> [Task material]
______________________________

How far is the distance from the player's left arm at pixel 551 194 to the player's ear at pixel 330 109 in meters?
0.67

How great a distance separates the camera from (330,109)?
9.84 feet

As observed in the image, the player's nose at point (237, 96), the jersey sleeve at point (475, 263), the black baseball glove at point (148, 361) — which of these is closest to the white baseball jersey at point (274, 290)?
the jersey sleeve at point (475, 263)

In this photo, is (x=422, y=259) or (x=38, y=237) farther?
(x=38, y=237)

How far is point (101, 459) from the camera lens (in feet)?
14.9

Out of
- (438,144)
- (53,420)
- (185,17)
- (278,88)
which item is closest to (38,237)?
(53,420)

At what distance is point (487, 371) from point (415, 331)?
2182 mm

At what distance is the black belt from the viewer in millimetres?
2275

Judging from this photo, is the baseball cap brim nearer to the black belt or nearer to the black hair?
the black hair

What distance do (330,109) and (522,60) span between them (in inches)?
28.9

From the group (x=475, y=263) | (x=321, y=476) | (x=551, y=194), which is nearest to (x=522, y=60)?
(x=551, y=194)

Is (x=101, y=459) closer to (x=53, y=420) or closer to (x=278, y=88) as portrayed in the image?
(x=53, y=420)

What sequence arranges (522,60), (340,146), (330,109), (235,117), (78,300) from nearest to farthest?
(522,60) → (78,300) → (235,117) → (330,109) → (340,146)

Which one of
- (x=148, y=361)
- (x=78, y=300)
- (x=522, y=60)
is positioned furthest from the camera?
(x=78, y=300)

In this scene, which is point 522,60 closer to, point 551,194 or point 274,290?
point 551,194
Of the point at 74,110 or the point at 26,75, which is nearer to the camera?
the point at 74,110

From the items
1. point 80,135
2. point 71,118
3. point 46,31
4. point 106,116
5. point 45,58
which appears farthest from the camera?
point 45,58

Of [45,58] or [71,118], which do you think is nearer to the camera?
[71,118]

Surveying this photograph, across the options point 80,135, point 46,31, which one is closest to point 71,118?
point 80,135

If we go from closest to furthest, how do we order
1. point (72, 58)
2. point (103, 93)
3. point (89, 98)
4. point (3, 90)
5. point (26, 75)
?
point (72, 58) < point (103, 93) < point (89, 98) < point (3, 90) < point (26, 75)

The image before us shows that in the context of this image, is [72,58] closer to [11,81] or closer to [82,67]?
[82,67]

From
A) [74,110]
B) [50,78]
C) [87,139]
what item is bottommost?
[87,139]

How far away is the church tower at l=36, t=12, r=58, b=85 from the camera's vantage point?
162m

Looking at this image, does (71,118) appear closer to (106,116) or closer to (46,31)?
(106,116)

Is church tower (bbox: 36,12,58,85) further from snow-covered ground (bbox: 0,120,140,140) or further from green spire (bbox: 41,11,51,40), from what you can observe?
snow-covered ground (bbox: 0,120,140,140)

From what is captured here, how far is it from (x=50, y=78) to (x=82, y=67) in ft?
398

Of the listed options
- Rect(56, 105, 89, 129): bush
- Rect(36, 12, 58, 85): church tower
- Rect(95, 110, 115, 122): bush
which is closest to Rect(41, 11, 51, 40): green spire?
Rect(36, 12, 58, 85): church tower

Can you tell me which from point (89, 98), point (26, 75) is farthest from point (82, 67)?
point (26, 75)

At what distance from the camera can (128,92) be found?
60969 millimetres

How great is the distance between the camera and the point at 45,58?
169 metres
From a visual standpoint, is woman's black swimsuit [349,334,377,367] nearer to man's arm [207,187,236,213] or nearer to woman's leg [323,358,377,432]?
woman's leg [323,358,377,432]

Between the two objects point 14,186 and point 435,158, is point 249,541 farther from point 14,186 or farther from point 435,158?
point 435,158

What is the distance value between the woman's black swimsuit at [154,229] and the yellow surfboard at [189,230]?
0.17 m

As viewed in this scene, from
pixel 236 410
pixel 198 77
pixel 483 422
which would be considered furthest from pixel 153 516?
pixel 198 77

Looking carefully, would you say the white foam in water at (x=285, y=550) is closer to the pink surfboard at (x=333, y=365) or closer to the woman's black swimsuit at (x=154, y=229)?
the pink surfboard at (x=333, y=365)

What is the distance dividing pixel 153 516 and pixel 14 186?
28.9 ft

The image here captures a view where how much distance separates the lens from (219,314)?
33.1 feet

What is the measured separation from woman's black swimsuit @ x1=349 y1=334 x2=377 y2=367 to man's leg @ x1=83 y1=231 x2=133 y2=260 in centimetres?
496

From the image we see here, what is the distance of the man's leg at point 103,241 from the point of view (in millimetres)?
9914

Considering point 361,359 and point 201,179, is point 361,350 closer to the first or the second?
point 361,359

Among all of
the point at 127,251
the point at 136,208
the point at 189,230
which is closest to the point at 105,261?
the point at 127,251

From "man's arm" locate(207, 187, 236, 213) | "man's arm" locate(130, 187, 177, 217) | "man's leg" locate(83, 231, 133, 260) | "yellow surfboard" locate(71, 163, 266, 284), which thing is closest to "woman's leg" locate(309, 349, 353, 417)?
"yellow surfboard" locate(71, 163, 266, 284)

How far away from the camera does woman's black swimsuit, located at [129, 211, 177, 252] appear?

______________________________

> [Aim of the exercise]
Copy the data without changes, starting at the line that contains "Is (x=101, y=459)" and stopping after the line that contains "(522,60) → (78,300)".

> [Expected answer]
Is (x=101, y=459) closer to (x=53, y=420) or closer to (x=278, y=88) as portrayed in the image?
(x=53, y=420)

What sequence arranges (522,60), (340,146), (330,109), (235,117), (78,300) from nearest to farthest?
(522,60) → (78,300) → (235,117) → (330,109) → (340,146)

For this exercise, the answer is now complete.